Task statement | Pick up the mailing-list reply about Haskell wiki software where it stops, and write what comes next.

Text passage |
☆ ☆ ☆ ☆

2011-06-03 Thread Gwern Branwen
On Fri, Jun 3, 2011 at 4:17 PM, Eric Rasmussen ericrasmus...@gmail.com wrote:
 This is a bit of a tangent, but has anyone developed wiki software in
 Haskell?

Gitit is the most developed one, and it's been suggested in the past
that hawiki move over. It's not a good idea for a couple reasons,
which I've said before but I'll repeat here:

1. Performance; there have been major issues with the Darcs backend,
though mostly resolved, and we don't know how well the Git backend
would scale either. Gitit has mostly been used with single-users (how
I use it) or projects with light traffic (wiki.darcs.net). I don't
know why hawiki is slow, but whatever it is is probably either
hardware or configuration related - MediaWiki after all powers one of
the most popular websites in the world.

☆ ☆ ☆ ☆

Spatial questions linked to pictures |
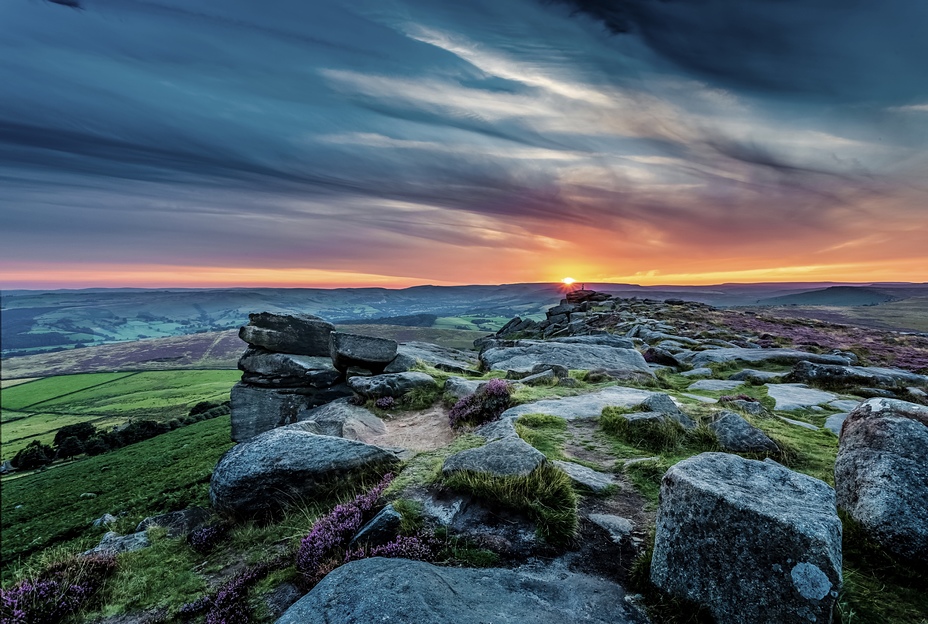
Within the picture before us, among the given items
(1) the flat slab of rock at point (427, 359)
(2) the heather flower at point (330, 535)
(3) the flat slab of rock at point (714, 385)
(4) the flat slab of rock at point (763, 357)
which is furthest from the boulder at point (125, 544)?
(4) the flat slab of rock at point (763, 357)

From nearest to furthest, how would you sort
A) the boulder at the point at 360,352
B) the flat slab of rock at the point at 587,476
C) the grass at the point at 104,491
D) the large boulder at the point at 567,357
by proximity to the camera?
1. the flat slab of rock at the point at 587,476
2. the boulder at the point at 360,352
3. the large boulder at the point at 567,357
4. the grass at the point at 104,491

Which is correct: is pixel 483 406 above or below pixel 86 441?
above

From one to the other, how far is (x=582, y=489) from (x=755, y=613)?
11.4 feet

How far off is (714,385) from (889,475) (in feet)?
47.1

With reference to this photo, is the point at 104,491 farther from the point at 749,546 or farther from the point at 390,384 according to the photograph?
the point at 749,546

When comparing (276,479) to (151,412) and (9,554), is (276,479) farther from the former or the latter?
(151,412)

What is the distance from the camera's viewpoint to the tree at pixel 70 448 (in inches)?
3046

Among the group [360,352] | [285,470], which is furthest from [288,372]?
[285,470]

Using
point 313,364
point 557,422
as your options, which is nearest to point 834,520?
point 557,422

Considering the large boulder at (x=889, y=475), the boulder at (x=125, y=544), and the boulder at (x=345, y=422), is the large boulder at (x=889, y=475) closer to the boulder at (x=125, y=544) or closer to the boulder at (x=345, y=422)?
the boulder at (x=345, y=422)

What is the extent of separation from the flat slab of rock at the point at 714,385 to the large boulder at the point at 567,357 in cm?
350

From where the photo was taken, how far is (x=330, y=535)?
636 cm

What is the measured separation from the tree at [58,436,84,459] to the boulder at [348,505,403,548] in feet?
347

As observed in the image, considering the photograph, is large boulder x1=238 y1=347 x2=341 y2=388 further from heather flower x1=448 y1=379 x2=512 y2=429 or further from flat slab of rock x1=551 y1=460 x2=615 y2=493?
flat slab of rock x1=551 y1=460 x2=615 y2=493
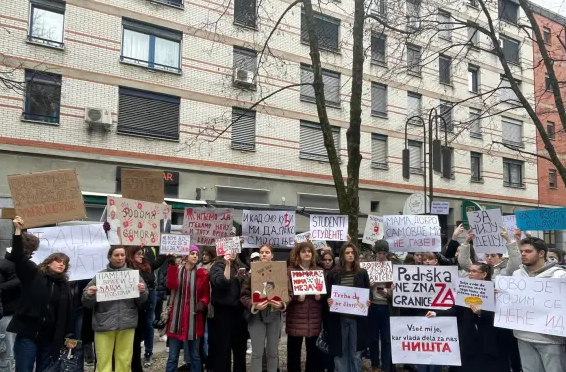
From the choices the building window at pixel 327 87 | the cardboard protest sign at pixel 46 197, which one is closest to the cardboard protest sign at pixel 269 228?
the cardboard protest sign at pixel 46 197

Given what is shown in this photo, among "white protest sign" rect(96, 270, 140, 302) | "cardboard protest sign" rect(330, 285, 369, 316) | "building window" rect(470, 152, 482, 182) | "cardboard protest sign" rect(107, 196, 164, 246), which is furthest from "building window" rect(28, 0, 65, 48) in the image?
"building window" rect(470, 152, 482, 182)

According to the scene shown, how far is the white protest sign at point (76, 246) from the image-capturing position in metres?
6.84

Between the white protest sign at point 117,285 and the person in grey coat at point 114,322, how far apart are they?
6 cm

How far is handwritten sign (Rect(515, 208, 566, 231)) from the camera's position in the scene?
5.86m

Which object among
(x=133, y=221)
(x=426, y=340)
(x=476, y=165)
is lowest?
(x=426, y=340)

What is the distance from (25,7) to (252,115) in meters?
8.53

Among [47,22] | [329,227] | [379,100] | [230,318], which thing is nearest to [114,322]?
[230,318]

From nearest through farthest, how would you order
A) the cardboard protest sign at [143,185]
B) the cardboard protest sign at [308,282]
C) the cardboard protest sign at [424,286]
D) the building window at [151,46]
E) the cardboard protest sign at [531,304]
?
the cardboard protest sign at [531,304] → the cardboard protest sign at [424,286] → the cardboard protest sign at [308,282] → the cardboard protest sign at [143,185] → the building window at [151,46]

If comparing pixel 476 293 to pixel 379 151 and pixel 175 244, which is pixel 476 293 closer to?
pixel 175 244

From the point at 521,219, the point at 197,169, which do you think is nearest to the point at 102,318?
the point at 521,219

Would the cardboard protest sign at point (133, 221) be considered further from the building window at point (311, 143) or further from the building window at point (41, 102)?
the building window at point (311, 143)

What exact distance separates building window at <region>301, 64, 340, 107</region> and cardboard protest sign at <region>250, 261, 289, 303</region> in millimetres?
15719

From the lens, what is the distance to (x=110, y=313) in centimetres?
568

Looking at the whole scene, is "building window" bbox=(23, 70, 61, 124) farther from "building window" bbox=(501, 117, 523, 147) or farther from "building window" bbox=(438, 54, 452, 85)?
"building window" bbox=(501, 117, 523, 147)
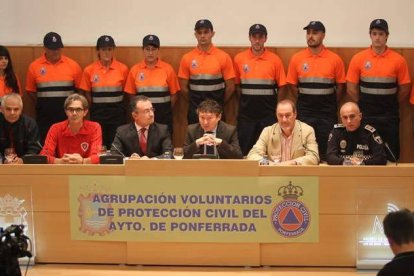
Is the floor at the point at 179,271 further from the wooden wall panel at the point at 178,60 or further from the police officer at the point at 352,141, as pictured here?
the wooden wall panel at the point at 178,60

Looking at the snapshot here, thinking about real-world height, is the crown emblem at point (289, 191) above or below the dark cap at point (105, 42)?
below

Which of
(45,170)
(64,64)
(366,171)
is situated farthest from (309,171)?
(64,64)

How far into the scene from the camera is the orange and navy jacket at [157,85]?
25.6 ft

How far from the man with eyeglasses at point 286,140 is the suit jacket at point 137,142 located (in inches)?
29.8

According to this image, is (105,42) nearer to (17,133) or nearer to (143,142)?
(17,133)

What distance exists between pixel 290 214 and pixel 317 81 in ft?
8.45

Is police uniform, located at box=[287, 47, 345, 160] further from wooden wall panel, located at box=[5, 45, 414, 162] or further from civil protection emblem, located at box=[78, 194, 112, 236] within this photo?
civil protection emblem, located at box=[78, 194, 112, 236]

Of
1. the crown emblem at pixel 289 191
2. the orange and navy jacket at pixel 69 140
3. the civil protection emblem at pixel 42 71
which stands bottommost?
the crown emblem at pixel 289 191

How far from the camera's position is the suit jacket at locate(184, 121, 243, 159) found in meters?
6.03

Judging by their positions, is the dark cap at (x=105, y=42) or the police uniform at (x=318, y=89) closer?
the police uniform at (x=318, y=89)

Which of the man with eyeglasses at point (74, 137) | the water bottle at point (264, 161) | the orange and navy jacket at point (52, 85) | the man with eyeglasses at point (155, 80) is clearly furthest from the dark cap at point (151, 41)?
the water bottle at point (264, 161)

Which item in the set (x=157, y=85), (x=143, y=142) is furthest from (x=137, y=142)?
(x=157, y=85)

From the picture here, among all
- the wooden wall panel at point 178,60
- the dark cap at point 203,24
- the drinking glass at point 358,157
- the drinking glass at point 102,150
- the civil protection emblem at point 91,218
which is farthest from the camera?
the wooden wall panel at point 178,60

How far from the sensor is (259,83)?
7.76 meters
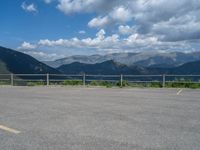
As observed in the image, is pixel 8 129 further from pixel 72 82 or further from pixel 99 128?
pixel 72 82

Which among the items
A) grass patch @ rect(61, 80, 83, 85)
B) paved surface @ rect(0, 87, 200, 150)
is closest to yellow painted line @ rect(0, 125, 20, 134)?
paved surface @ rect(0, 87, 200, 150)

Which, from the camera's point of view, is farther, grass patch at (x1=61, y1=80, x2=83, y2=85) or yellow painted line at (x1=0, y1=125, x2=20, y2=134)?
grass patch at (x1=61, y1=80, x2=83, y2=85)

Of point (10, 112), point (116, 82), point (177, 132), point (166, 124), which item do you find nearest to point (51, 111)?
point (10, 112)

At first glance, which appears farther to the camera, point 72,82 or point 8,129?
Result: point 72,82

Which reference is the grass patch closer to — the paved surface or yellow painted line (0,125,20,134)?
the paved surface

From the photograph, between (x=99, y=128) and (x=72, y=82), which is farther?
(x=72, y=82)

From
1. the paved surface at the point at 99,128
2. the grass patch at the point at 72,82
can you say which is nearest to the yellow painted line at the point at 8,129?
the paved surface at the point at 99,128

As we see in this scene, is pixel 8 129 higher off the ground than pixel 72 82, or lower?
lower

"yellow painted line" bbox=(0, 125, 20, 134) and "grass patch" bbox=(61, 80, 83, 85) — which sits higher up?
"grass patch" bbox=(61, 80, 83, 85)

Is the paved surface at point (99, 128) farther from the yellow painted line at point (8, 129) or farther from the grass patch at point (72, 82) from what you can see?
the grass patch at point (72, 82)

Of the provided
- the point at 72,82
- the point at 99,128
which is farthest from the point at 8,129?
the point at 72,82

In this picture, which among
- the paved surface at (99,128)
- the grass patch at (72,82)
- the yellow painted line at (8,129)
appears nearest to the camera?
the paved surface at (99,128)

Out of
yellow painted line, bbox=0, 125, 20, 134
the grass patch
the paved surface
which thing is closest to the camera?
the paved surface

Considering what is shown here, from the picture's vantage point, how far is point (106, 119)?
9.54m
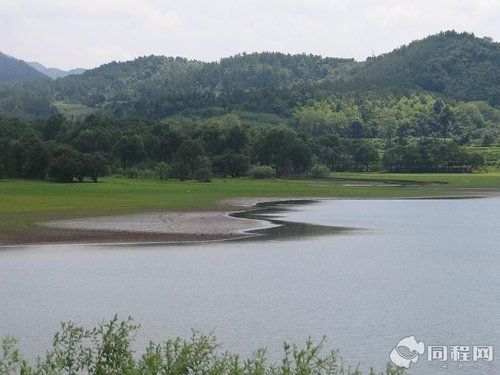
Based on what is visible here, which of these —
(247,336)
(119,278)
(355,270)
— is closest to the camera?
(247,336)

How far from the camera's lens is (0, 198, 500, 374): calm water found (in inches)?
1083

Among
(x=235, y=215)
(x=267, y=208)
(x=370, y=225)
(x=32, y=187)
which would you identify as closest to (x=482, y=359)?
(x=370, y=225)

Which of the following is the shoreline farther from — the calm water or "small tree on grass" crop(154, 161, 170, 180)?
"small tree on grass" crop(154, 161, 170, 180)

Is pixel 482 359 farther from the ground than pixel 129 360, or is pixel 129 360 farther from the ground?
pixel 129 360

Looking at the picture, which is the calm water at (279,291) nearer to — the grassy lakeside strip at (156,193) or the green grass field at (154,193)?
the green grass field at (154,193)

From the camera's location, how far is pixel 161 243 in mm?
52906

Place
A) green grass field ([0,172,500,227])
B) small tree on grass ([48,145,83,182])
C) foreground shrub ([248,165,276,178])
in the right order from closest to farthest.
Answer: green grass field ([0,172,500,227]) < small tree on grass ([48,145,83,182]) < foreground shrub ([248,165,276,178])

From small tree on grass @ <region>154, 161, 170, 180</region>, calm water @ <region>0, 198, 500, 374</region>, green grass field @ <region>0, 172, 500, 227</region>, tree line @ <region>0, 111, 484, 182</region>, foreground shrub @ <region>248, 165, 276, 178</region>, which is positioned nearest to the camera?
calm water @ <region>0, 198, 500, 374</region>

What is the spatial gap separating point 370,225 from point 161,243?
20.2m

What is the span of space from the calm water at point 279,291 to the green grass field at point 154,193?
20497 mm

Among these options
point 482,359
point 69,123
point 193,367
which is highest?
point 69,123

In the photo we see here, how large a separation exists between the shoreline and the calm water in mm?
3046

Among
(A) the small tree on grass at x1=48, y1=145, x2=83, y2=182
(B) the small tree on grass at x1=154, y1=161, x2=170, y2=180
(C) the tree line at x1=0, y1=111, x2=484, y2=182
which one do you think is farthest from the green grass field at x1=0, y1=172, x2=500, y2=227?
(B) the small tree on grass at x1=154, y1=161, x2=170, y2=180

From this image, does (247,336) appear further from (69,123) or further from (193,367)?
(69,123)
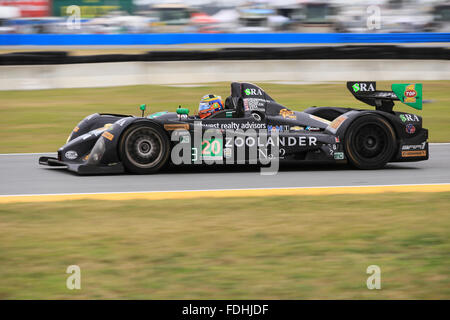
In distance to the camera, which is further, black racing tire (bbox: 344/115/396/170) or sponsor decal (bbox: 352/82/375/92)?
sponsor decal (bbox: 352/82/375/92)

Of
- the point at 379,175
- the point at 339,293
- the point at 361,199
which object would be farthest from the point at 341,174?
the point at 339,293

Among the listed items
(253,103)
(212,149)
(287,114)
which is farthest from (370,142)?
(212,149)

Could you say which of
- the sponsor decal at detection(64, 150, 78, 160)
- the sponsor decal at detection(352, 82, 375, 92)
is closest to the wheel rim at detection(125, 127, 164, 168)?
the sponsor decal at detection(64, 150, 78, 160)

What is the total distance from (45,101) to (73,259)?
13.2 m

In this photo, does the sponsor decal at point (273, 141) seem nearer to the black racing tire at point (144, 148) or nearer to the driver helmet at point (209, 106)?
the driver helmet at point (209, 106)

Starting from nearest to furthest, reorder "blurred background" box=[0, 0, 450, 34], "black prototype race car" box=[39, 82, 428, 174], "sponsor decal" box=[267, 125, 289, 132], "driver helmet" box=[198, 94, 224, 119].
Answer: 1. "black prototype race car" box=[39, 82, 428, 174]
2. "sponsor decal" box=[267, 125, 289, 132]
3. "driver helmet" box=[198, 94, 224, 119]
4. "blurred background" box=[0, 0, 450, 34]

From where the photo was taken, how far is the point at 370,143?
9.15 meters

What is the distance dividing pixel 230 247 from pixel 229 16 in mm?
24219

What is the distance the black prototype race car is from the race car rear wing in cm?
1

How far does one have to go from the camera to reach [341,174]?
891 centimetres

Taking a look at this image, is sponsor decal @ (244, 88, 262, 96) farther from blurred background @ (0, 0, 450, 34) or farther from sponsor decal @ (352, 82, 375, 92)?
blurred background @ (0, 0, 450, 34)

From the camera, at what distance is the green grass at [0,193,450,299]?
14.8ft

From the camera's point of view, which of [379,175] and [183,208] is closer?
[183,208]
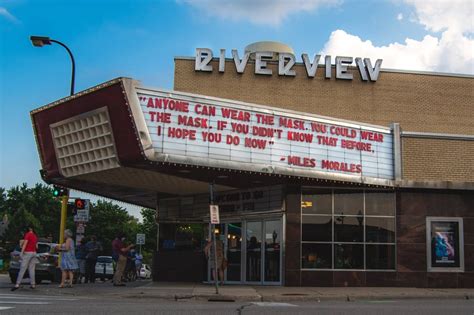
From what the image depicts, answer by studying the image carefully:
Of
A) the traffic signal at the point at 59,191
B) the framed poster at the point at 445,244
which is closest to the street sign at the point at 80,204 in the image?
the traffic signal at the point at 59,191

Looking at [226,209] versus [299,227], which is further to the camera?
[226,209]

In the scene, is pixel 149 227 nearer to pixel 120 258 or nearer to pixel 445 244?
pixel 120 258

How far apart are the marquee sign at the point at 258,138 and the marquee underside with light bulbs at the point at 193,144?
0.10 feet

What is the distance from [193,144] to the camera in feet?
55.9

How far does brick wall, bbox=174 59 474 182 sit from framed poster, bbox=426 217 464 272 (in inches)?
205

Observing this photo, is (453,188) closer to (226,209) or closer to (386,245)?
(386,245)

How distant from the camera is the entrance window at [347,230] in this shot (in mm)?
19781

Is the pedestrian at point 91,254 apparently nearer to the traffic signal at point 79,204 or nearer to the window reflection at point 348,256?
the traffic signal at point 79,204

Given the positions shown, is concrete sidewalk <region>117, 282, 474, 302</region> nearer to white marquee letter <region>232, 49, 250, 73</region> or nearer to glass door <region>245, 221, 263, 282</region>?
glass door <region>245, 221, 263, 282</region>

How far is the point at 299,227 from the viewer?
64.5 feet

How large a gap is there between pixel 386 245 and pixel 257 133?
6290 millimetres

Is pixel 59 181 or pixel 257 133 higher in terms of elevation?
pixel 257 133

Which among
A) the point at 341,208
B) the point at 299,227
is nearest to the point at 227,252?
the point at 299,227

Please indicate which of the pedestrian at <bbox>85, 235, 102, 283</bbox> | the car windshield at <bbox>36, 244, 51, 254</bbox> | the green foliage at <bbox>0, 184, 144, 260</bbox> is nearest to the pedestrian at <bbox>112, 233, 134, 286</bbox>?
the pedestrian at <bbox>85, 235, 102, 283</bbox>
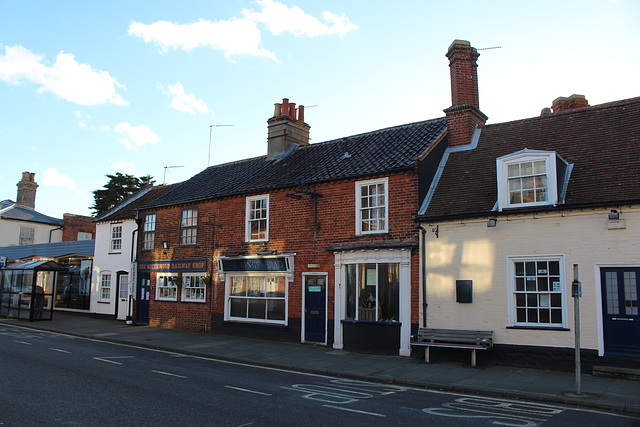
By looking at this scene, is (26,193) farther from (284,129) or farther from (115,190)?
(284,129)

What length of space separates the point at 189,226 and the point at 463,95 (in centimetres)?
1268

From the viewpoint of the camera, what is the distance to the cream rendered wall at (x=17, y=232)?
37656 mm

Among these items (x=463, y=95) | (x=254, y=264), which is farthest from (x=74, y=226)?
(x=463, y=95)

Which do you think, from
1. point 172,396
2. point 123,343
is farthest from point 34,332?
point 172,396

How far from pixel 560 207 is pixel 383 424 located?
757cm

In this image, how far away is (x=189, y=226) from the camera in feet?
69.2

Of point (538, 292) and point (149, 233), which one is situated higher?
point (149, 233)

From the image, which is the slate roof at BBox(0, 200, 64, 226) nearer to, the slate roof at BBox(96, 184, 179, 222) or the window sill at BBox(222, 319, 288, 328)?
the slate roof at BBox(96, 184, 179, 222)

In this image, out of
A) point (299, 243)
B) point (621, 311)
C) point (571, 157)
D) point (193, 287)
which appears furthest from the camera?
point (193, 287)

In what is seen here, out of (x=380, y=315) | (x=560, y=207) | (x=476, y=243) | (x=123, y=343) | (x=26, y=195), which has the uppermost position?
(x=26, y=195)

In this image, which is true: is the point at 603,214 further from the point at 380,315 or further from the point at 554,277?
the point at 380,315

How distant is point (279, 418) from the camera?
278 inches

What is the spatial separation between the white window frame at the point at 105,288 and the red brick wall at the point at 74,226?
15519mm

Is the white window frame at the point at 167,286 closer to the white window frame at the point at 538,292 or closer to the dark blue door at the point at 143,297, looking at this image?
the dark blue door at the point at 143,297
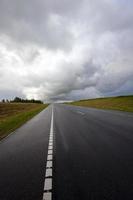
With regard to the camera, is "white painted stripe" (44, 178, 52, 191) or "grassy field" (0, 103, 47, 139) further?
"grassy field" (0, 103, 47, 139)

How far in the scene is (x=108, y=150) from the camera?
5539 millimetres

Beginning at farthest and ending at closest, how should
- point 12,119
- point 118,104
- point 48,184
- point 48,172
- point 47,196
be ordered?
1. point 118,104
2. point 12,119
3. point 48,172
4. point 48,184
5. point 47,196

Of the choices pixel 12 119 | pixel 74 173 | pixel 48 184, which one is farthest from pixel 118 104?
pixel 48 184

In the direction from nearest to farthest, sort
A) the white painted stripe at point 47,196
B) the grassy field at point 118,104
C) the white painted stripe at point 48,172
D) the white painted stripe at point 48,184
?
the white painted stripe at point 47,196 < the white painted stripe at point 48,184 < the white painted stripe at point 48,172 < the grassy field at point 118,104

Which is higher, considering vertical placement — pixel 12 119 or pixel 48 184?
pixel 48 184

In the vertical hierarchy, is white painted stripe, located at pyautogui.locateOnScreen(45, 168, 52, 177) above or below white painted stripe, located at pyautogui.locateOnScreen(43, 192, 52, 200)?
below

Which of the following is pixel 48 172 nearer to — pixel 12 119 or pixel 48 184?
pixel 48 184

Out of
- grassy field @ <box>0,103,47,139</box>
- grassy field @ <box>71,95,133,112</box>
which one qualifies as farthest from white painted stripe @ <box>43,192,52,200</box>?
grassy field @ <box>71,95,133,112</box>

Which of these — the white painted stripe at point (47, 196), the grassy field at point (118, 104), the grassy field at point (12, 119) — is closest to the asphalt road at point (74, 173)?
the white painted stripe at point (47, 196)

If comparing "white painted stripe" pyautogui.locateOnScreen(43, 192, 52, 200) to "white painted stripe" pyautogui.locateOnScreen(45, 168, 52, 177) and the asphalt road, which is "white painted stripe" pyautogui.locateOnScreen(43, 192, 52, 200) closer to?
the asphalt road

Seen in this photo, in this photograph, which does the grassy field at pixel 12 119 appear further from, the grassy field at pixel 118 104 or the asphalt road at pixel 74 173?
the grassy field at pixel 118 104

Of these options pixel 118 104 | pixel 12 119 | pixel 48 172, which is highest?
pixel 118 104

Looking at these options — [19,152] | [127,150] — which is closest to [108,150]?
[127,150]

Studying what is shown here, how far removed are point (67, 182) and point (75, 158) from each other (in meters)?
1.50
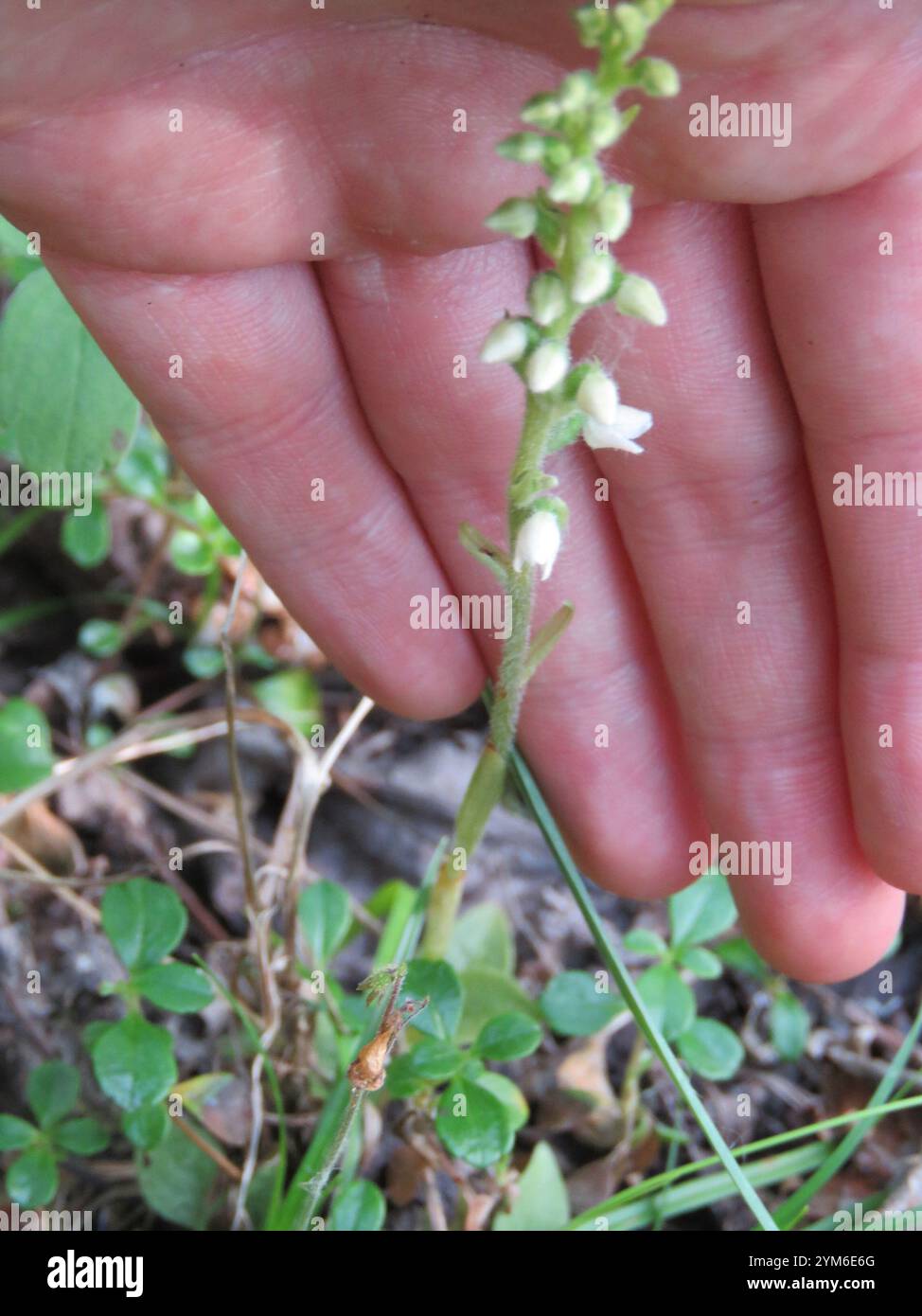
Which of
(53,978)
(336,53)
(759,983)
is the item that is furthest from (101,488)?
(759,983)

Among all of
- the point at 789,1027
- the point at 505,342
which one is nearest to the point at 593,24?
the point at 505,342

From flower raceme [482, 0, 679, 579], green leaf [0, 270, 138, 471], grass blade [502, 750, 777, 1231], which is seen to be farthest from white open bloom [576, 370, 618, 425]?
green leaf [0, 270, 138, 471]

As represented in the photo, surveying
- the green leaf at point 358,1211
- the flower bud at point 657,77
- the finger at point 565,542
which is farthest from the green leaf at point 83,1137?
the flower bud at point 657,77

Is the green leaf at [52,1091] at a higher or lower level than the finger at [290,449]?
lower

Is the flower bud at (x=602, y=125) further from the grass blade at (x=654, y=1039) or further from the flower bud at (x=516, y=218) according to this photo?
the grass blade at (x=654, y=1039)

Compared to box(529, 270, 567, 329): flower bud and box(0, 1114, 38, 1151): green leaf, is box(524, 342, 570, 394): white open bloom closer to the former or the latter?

☆ ☆ ☆ ☆

Written response |
2. Security; there have been big holes in Gitit. Some of it is simple
immaturity, some of it due to the DVCS backends. Where there is one
hole, there are probably more - if there aren't holes in the Gitit
code proper, there probably are some in Happstack. There's no reason
to think there aren't: security is extremely hard. And in that
respect, Mediawiki is simply much more battle-tested. (Most popular
websites in the world, again, and one that particularly invites abuse
and attack.)
3. The existing hawiki content is Mediawiki centric, relying on
templates and MW syntax etc. Templates alone would have to be
implemented somehow, and Pandoc's MW parser is, last I heard, pretty
limited.

Gitit is great for what it is, and I like using it - but it's not
something I would rely on for anything vital, and especially not for
something which might be attacked. (This isn't paranoia; I deal with
spammers every day on hawiki, and c.h.o was rooted recently enough
that the memory should still be fresh in our collective minds.)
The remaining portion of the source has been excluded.